No credit goes for the black cloth used as cover - it may color your hands accordingly; therefore either keep the outer backcover (a green glossy paper, handsomly designed) when reading, or wait for the paperback -- yet, by all means, read the book if you are interested in issues of truth, reference, discourse, moral theory, political theory, and globalization!
REFERENCES
Brandom, W. (1994) Making it Explicit: Reasoning, Representing, and Discursive Commitment. Cambridge Mass.

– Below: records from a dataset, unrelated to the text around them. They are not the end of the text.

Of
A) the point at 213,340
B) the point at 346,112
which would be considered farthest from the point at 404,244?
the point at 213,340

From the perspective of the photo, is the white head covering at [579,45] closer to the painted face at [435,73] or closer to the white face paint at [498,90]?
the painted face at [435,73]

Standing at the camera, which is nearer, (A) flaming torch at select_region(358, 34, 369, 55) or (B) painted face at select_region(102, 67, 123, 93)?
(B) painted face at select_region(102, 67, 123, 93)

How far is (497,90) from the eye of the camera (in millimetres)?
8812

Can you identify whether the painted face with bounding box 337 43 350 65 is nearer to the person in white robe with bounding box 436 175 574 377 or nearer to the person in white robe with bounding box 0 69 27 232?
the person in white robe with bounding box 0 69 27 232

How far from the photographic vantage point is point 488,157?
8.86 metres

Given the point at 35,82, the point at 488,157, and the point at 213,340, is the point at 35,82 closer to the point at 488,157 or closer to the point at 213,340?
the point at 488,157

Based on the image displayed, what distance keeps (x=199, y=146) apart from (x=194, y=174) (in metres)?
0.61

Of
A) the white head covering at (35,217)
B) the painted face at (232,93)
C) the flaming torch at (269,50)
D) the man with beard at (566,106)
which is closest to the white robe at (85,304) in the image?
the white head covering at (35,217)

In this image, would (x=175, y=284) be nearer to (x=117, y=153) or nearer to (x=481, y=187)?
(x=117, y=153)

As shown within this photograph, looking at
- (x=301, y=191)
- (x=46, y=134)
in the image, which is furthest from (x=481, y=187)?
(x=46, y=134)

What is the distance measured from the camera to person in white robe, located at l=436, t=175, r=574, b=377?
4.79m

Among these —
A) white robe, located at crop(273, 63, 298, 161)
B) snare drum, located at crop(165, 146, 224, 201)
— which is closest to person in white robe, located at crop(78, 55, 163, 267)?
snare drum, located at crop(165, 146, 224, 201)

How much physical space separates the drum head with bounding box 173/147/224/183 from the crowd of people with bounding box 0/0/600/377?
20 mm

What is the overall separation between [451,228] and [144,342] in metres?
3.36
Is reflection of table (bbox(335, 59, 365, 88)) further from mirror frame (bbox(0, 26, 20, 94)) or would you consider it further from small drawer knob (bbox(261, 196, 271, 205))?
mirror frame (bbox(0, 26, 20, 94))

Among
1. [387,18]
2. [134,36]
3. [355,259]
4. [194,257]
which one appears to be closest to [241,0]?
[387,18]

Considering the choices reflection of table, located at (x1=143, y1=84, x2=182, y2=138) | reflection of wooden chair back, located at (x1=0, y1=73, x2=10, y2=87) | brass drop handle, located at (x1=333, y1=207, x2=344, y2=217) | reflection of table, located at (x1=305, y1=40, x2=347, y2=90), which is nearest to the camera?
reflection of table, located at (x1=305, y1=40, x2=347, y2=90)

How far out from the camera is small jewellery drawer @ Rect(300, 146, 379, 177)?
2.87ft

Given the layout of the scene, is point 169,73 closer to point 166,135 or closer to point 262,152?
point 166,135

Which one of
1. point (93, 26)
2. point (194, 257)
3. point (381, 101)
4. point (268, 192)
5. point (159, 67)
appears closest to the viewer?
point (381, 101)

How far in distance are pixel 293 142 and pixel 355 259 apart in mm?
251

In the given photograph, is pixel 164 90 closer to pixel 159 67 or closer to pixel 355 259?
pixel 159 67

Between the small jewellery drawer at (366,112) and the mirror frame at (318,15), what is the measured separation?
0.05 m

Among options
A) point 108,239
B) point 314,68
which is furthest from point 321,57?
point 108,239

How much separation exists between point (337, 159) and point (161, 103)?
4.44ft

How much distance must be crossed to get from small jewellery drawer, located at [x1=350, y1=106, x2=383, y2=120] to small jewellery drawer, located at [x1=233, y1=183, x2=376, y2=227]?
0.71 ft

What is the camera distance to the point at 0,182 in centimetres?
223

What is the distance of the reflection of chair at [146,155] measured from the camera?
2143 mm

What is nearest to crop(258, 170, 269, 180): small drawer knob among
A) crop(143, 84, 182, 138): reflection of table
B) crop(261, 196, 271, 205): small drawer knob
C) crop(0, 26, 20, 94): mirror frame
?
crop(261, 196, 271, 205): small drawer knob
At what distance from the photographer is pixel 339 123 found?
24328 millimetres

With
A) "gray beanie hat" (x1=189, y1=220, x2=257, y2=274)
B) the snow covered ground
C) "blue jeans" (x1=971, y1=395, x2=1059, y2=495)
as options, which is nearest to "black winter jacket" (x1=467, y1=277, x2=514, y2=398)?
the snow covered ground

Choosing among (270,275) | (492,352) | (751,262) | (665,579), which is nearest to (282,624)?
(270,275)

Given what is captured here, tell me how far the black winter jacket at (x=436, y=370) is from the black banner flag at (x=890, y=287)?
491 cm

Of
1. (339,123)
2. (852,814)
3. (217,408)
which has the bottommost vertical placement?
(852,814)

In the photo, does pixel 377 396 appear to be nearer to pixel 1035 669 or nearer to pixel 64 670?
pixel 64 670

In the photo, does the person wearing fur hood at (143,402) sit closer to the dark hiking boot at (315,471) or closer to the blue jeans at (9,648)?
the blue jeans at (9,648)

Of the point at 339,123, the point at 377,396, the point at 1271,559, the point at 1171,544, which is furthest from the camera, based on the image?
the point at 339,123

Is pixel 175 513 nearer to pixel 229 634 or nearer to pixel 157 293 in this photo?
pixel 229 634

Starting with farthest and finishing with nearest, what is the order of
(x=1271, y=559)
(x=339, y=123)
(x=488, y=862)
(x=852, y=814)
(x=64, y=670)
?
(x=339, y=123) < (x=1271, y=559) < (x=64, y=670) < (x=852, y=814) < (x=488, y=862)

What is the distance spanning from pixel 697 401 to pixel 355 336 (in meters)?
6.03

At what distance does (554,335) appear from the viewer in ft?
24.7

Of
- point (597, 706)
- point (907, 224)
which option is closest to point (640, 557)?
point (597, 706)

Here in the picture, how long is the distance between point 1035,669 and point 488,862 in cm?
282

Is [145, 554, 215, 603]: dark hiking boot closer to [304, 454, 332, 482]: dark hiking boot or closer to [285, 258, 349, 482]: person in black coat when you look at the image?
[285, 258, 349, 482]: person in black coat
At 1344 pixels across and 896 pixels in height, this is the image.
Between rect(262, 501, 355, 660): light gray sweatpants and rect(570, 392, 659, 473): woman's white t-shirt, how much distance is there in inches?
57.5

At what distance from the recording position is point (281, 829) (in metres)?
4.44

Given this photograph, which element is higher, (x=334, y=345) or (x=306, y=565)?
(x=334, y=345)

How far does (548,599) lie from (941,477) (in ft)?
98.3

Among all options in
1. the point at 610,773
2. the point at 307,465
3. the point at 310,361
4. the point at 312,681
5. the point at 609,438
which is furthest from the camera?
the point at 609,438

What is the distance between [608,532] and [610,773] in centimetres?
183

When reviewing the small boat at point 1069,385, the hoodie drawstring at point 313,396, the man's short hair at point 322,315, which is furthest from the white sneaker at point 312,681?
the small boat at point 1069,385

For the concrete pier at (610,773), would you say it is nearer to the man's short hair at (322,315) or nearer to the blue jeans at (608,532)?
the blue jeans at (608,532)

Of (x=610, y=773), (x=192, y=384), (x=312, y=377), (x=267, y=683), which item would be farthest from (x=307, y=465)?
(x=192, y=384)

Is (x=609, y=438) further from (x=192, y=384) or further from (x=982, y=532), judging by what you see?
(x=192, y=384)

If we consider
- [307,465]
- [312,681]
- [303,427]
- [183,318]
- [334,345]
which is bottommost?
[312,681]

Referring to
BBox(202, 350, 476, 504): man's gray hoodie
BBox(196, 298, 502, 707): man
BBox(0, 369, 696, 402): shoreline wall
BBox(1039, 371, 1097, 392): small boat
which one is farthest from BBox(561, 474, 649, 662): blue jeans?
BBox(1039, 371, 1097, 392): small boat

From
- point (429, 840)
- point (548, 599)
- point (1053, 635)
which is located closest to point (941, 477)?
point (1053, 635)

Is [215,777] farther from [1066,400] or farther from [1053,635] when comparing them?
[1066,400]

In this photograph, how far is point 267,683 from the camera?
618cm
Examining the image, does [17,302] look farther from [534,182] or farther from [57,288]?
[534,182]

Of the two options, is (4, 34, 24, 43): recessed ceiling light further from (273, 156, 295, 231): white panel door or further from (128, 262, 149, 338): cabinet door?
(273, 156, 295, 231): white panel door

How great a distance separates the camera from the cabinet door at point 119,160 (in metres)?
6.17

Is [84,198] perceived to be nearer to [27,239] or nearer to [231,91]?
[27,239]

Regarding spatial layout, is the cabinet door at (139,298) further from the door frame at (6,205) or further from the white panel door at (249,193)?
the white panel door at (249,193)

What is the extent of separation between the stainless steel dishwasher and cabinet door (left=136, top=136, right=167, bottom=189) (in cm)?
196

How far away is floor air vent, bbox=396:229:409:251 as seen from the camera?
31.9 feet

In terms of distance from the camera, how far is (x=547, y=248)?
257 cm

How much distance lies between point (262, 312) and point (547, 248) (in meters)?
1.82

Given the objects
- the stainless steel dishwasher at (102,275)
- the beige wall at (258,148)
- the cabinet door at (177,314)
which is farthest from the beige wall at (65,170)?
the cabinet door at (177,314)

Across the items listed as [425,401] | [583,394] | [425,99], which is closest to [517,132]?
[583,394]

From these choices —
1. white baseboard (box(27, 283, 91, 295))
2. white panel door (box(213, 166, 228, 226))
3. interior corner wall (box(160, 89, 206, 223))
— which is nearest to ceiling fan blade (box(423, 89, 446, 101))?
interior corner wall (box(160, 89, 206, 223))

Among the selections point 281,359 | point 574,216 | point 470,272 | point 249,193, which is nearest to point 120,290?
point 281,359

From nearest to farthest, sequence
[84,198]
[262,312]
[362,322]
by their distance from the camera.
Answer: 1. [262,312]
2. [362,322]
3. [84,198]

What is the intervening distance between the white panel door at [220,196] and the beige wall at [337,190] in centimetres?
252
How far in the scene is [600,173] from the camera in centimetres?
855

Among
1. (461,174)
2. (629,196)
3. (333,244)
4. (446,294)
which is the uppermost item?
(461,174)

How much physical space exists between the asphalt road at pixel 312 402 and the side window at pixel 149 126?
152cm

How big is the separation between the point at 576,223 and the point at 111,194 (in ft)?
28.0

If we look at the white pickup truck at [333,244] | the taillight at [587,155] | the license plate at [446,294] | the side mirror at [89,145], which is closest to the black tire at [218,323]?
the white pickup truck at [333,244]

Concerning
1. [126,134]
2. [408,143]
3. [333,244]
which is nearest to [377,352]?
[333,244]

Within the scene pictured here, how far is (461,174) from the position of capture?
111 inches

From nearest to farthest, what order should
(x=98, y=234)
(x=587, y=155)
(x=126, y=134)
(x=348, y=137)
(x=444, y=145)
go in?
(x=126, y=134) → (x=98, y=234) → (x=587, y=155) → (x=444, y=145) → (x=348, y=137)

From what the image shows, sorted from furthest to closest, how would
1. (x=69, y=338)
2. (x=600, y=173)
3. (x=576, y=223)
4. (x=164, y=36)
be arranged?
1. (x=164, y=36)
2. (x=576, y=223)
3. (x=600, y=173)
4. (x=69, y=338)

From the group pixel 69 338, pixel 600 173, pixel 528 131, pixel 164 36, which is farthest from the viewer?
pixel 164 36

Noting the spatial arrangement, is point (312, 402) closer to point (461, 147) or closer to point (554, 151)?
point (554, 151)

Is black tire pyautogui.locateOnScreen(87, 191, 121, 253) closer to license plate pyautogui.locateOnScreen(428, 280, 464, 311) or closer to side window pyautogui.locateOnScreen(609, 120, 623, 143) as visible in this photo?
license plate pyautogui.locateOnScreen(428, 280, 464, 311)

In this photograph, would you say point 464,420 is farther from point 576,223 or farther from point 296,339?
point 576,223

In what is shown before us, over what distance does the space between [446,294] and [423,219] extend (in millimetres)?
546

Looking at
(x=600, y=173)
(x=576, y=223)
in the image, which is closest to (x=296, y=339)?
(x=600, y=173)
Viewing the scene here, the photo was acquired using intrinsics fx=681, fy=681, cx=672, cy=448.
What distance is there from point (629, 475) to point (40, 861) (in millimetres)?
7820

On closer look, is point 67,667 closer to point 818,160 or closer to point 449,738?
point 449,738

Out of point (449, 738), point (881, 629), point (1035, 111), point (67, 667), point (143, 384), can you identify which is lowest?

Davidson, D. (1984) Inquiries Into Truth and Interpretation, Oxford.
Dummett, M. (1993) The Origins of Analytical Philosophy, London.
Dummett, M. (1993) Truth and Meaning. The Seas of Language, Oxford, pp. 147-165.
Habermas, J. (1984) Wahrheitstheorien. Vorstudien und Ergaenzungen zur Theorie des kommunikativen Handelns, Frankfurt, pp. 127-183.
Habermas, J. (1984/1987) Theory of Communicative Action, trans. Thomas McCarthy, 2 vols, Boston.
Hegel, G.W.F. (1949) Phaenomenologie des Geistes, Leipzig. Kant, I. (1996) Critique of Pure Reason. trans. Werner S. Pluhar, Indianapolis.
Putnam, H. (1994) Dewey's Logic. Words and Life, Cambridge Mass., p. 214.
Putnam, H. (2001) Werte und Normen. Die Oeffentlichkheit der Vernunft und die4 Vernunft der Oeffentlichkeit, Ed. Lutz Wingert and Klaus Guenther, Frankfurt am Main, pp. 280- 313.